Copy the records from the first line up to and including the line with "sagittarius 422#- zodiac-Mug / Coffee Cup", replacing "Shandong" with "Yunnan" and changing nothing else. Leave the pictures out of your answer.

== Data to use ==

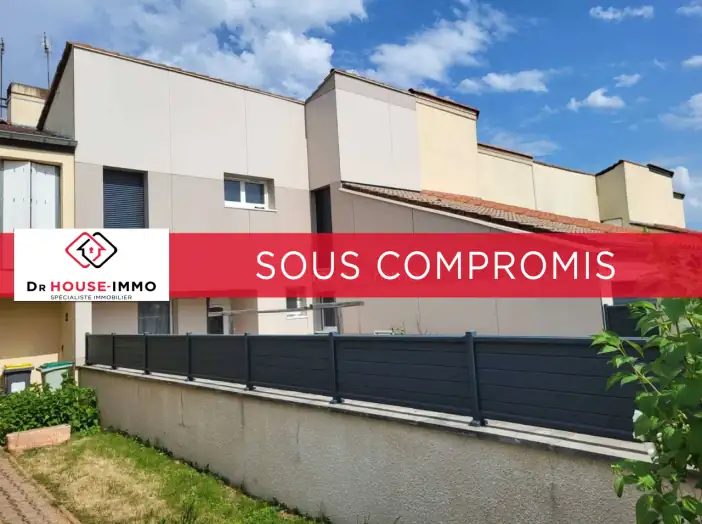 Maison 6 pièces de 101 m² - Chadrac (43770)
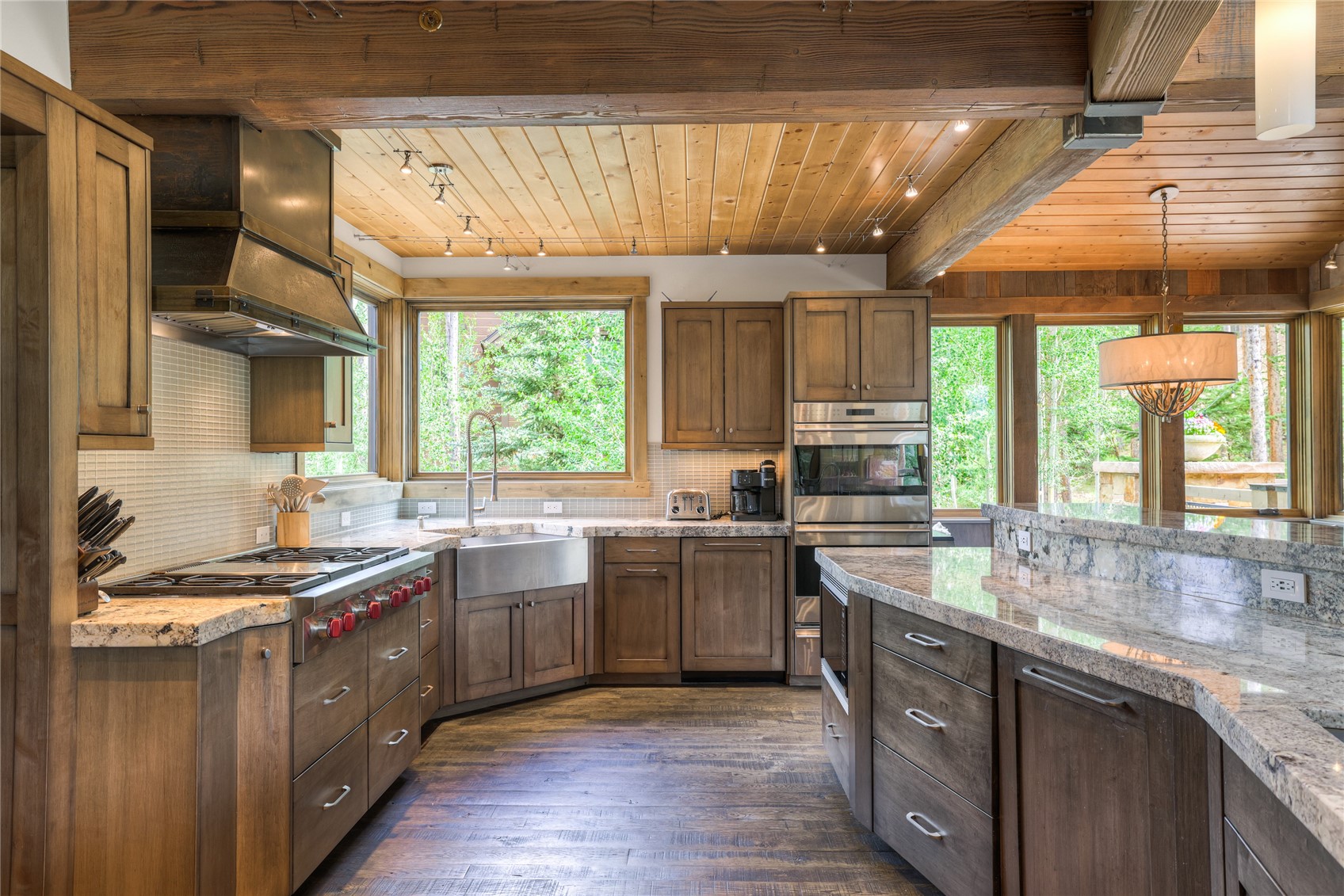 422 Timber Trail ROAD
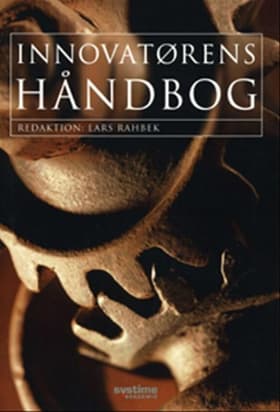 Innovatørens Håndbog af Lars Rahbek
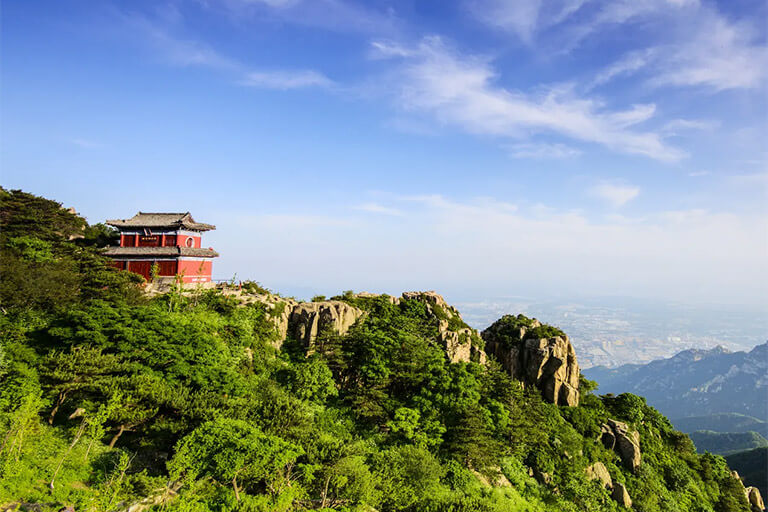 How to Plan a Shandong Tour - Shandong Trip Planner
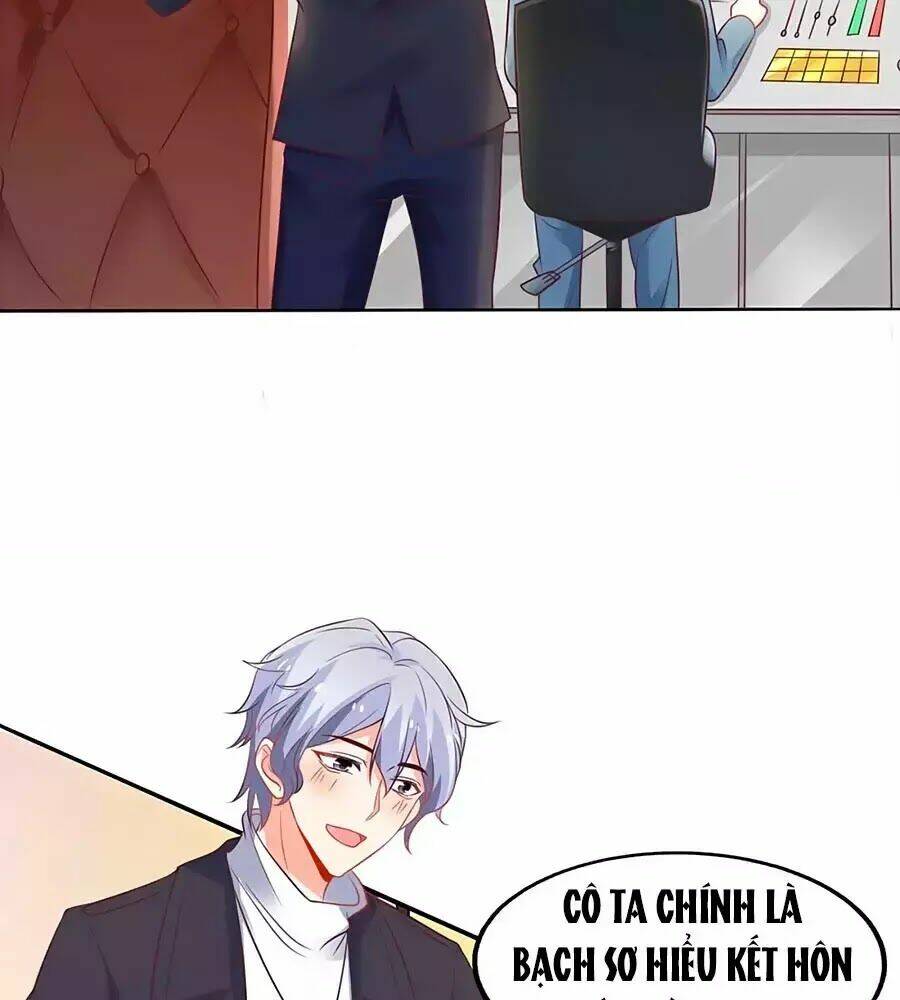 Đưa mami về nhà: Chapter 129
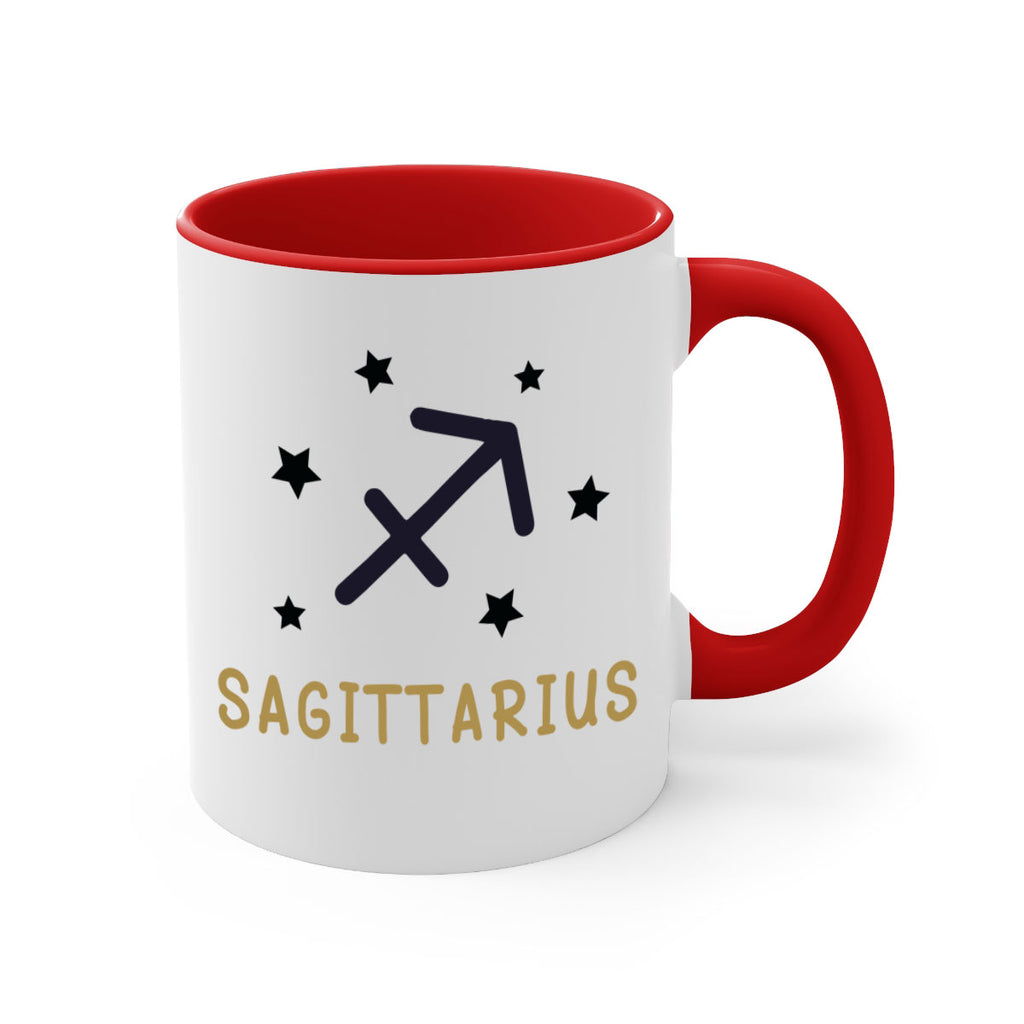 sagittarius 422#- zodiac-Mug / Coffee Cup
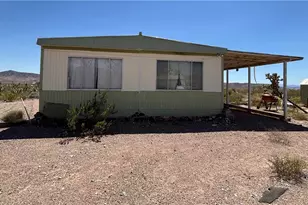 8583 W Wild Horse Dr, White Hills, AZ 86445 - Photo 1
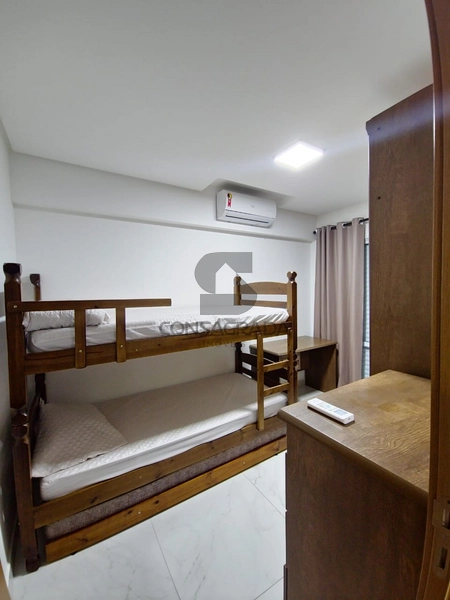 Apartamento na Praia Grande no Bairro canto do Forte.: 9ª foto da galeria de imagens do imóvel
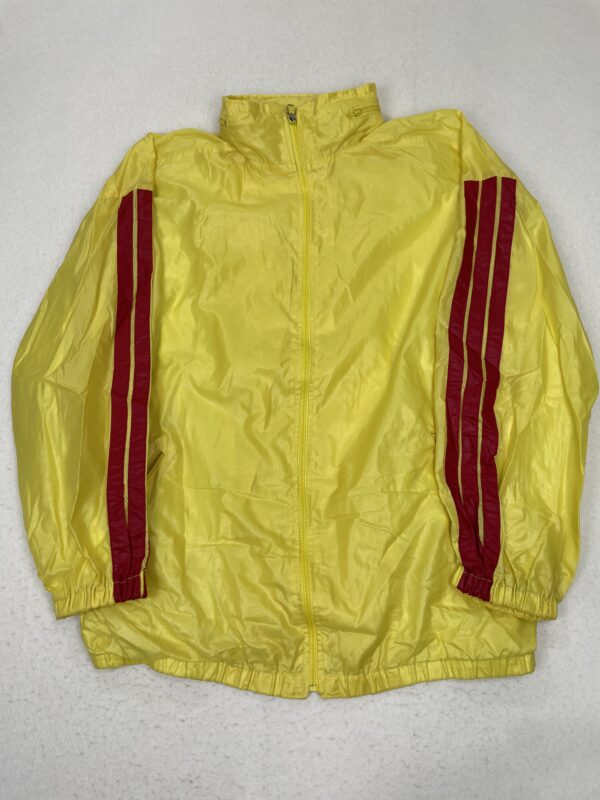 Chaqueta Crazy Banana & Red XL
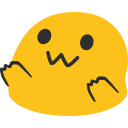 blob reach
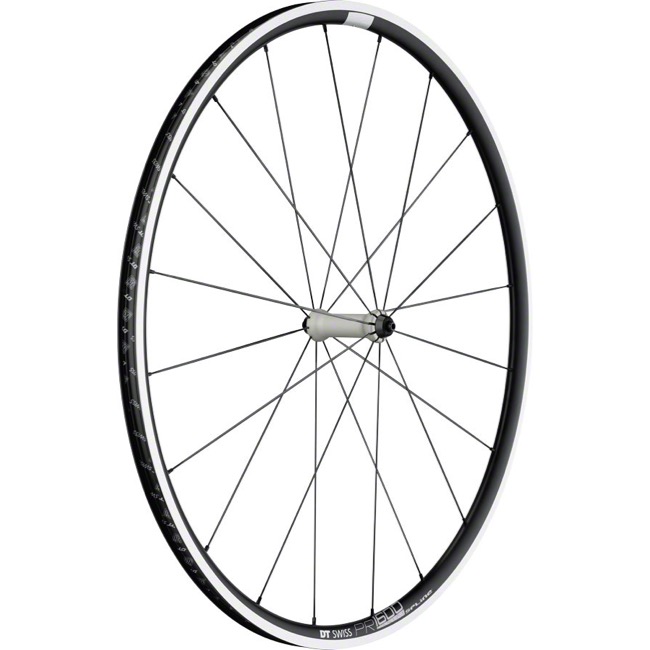Universal Cycles -- DT Swiss PR 1600 Spline 23 700c Front Wheel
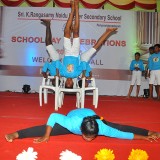 School Day Celebration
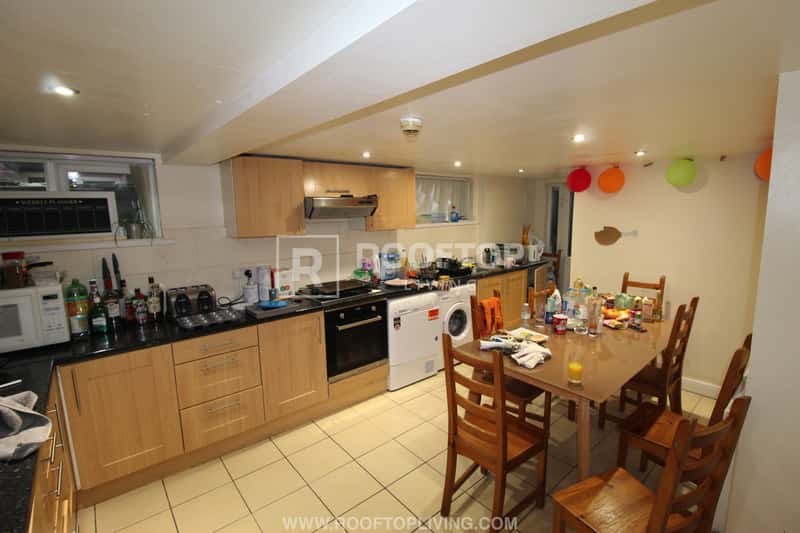 Photo of the property on St. Michaels Villas, Headingley, Leeds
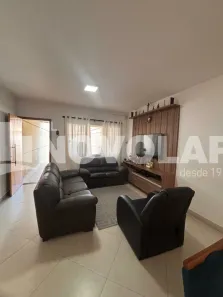 Sobrado com 3 Quartos à venda, 98m² no Vila Sabrina, São Paulo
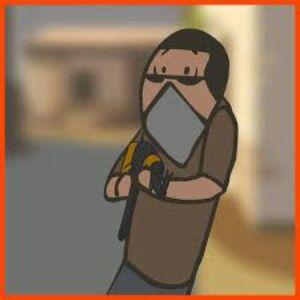 Player _camouflage avatar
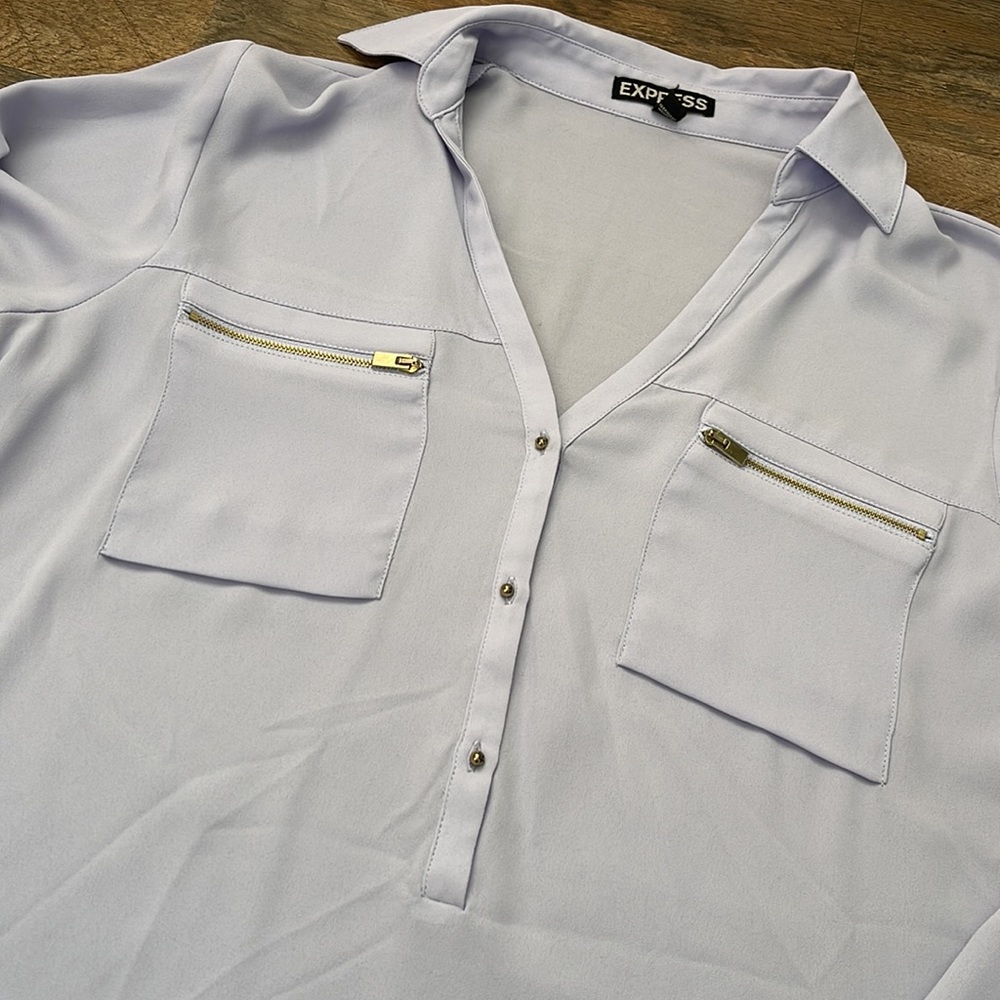 Express Top - Picture 3 of 7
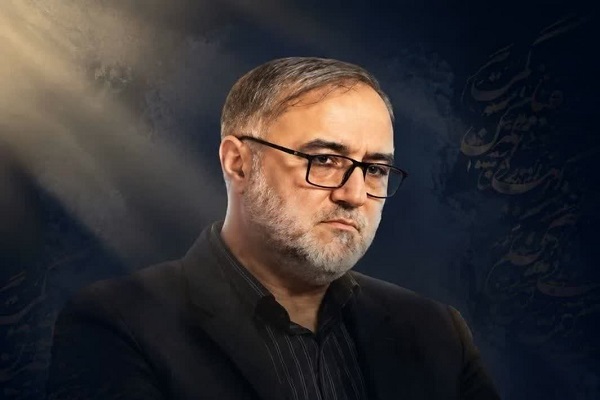 جزئیات مراسم تشییع پیکر مطهر سردار شهید محمد اکبرزاده در ساری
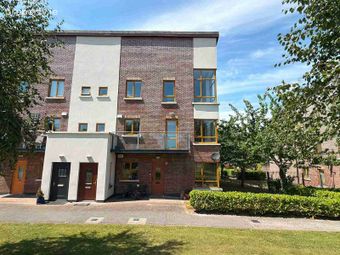55 Park Grange, Grangerath, Drogheda, Co. Meath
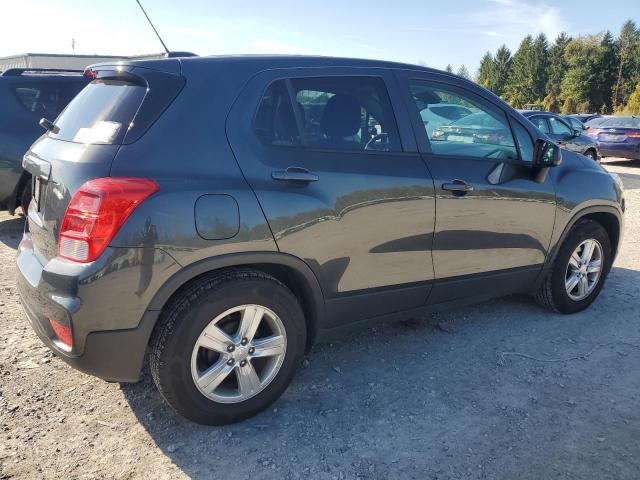 Photo 3 from auction – 2019 CHEVROLET TRAX LS with VIN 3GNCJKSB7KL367429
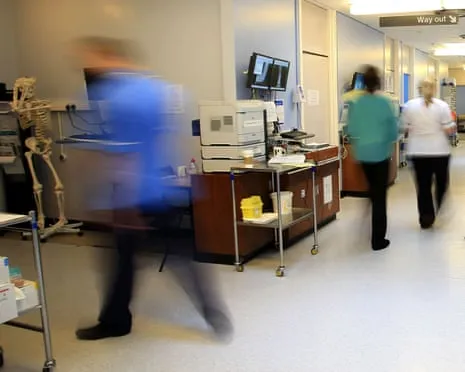 British Physicians Found Responsible of Sexual Misconduct Not Being Struck Off, Study Reveals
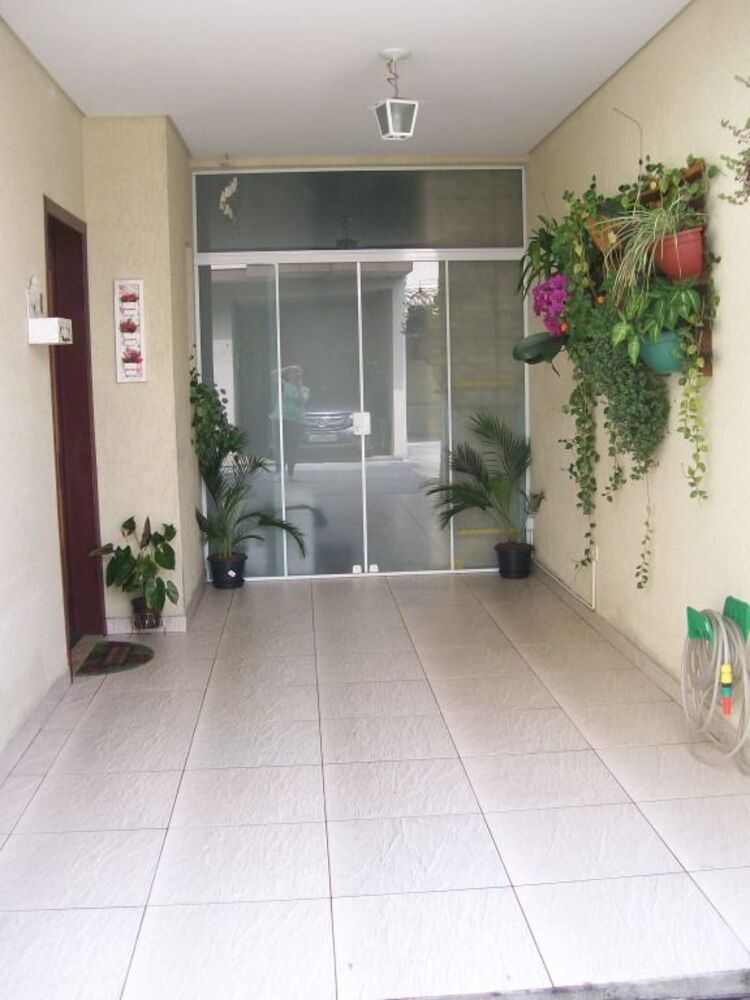Sobrado, 3 quartos, 86 m² - Foto 1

===

- [Written solution]
 Maison 6 pièces de 101 m² - Chadrac (43770)
 422 Timber Trail ROAD
 Innovatørens Håndbog af Lars Rahbek
 How to Plan a Yunnan Tour - Yunnan Trip Planner
 Đưa mami về nhà: Chapter 129
 sagittarius 422#- zodiac-Mug / Coffee Cup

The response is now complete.